- [TEXTO EXTRAÍDO]:
12 de marzo del año 2020, vine a pasar unos días a Uruguay desde Francia, y empiezo mi viaje de vuelta. El 13 llegaría a Madrid, de ahí un vuelo a París, de París a Le Mans en un tren, en un bus llegaría a La Flèche donde pensaba alquilar un auto para trasladarme a Fougeré, mi destino final. Bajé de un avión vacío en un Barajas desolado, subí a otro avión vacío que me dejó en Orly, donde esa mañana solo había llegado un vuelo: el mío. Los aeropuertos y las estaciones iban cerrando sus puertas detrás de mí, los locales de comida y de diarios habían bajado la cortina (solo alcancé a ver un titular catastrófico: Pandemia global) y yo corría de un sitio al otro con el terror de quedar atrapada en uno de esos no-lugares por ¿un día, una semana, por un mes? Pasé justo a tiempo, cuando se bajaba la escotilla del confinamiento.

En marzo, decía, el virus y el miedo se propagan por los continentes, explota la emergencia sanitaria en el mundo y, ante el avance y la virulencia, los países más “civilizados” no tardan en aprobar medidas de cierre de la economía, de cuarentena de las personas, de restricciones a cualquier movimiento o actividad. Medidas que terminan resultando casi tan draconianas como las chinas.

Y pasó el tiempo. Los confinados aprendimos a teletrabajar y a hacer videoconferencias, a vivir con menos ingresos y a consumir menos cosas, aprendimos a hacer masa madre y a estar solos, a no salir si no es necesario, a mantener la distancia y a no olvidarnos del tapabocas. Algunos aprendieron la desesperación de no tener un techo o comida, o la de vivir hacinados, a revolver la basura y a vivir en la calle.

Ha pasado un año y la pendiente resbaladiza de este virus lleva a que el mundo cuente hoy más de 2,6 millones de muertos y 117 millones de enfermos de Covid-19.

Ha pasado un año, y nadie salió indemne. En en el mejor de los casos el virus se llevó la cercanía con nuestros afectos, las reuniones presenciales, el tiempo y el dinero, se llevó nuestras diversiones y las salidas y los viajes; en el peor de los casos se llevó a un familiar, a alguien cercano y querido. Los trabajadores perdieron el salario o parte del salario o directamente perdieron su trabajo, los niños perdieron clases y los negocios clientes. Todos nos encerramos, todos nos aislamos, sufrimos en algún momento estrés o ansiedad o depresión. Y todos saldremos (¿saldremos?) más pobres, con más carencias.

- [INSTRUCCIONES A SEGUIR]:
Retoma el texto sobre el primer año de la pandemia y continúalo a partir de su última oración. Los registros no guardan relación alguna con el texto.

(Registros del conjunto de datos)
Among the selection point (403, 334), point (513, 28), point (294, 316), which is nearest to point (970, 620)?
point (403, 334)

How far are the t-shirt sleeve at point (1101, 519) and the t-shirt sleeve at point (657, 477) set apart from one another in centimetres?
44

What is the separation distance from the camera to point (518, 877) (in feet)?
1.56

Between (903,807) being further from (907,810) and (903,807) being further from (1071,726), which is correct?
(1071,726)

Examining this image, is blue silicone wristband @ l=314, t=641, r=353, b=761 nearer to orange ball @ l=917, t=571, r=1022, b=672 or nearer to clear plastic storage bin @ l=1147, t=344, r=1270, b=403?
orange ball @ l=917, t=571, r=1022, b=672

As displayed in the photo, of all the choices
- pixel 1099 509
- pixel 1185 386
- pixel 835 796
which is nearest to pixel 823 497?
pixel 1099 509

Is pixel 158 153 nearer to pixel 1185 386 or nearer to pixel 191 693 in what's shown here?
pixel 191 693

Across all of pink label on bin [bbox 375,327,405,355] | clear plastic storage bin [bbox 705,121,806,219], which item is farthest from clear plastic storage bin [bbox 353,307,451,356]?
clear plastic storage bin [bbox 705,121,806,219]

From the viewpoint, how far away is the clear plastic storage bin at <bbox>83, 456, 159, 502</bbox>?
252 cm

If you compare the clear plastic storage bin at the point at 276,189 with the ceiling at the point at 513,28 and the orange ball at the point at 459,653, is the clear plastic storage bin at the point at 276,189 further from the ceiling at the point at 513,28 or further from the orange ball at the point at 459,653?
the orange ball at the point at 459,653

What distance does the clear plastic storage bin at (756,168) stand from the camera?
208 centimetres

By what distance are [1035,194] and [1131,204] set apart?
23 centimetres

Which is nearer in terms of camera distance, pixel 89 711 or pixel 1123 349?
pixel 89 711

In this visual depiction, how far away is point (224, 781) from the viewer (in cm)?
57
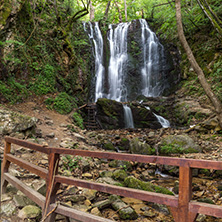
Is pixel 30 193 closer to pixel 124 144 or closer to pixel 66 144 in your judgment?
pixel 66 144

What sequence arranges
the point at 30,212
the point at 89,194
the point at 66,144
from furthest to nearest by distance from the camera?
the point at 66,144, the point at 89,194, the point at 30,212

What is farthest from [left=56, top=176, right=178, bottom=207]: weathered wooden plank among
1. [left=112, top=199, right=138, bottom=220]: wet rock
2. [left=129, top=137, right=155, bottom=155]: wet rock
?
[left=129, top=137, right=155, bottom=155]: wet rock

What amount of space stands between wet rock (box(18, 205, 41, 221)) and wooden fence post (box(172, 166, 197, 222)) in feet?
7.30

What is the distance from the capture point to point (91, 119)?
11.8 meters

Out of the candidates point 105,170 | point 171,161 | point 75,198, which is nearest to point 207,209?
point 171,161

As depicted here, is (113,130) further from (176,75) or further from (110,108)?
(176,75)

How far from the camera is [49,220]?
2115mm

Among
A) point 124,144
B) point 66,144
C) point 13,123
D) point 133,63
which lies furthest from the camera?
point 133,63

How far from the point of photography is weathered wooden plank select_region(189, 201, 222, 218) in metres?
1.21

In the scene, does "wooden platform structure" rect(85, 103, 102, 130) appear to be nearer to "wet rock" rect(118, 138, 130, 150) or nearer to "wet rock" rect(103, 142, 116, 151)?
"wet rock" rect(118, 138, 130, 150)

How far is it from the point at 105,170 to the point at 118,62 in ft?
43.2

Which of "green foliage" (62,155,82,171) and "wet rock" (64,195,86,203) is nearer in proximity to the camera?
"wet rock" (64,195,86,203)

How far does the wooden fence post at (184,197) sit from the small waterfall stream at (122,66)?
1391 centimetres

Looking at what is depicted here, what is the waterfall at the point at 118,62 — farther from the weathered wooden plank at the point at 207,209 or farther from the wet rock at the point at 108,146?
the weathered wooden plank at the point at 207,209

- [TU RESPUESTA]:
Ha pasado un año, me recuerdo corriendo y tratando de llegar a alguna parte, me veo preocupada por el contagio, por la enfermedad, y no fue sino hasta mucho después que empecé a sospechar que esos no eran los verdaderos peligros de la pandemia. Hoy leo que el Covid-19, un evento disruptivo sin precedentes en la economía moderna, tendrá a escala global los efectos más negativos que se hayan visto desde la Segunda Guerra Mundial, quizá desde la Gran Recesión, tanto sobre el empleo como sobre el ingreso, y que traerá otro aumento (otro más) de la pobreza, de la desigualdad.

Ayhan Kose, director del Grupo de Perspectivas del Banco Mundial, dice: “No existen registros de correcciones a la baja tan súbitas y drásticas de los pronósticos de crecimiento mundial como las que se han visto en la época actual. Si el pasado sirve como referencia, los pronósticos podrían empeorar aún más (...)”.

Según un informe de Oxfam, en Latinoamérica las elites económicas ampliaron su patrimonio en 48.200 millones de dólares, 17% más que antes del Covid-19, y la recesión económica provocará que 52 millones de personas caigan en la pobreza y más de 40 millones pierdan sus empleos. El impulso recesivo causará un retroceso de 15 años. En la región el virus ya acentuó las desigualdades, dice el informe, hizo disparar el hacinamiento y la falta de acceso a la salud, exacerbó la informalidad, la brecha de género. Tremendo, y el cóctel que resulte de esos indicadores puede ser explosivo.

Ha pasado un año desde que vi la foto del hombre boca arriba y con mascarilla, solo y muerto, un año desde que el coronavirus aterrizó en nuestras vidas y yo corría por los aeropuertos y las estaciones que cerraban a mi espalda. Ha pasado un año y el balance, aún provisorio y con la vacuna, es decepcionante y amargo para América Latina. Y lo más difícil de aceptar es el hecho de que probablemente el 2021 traiga tiempos aún peores a nuestra tan castigada región.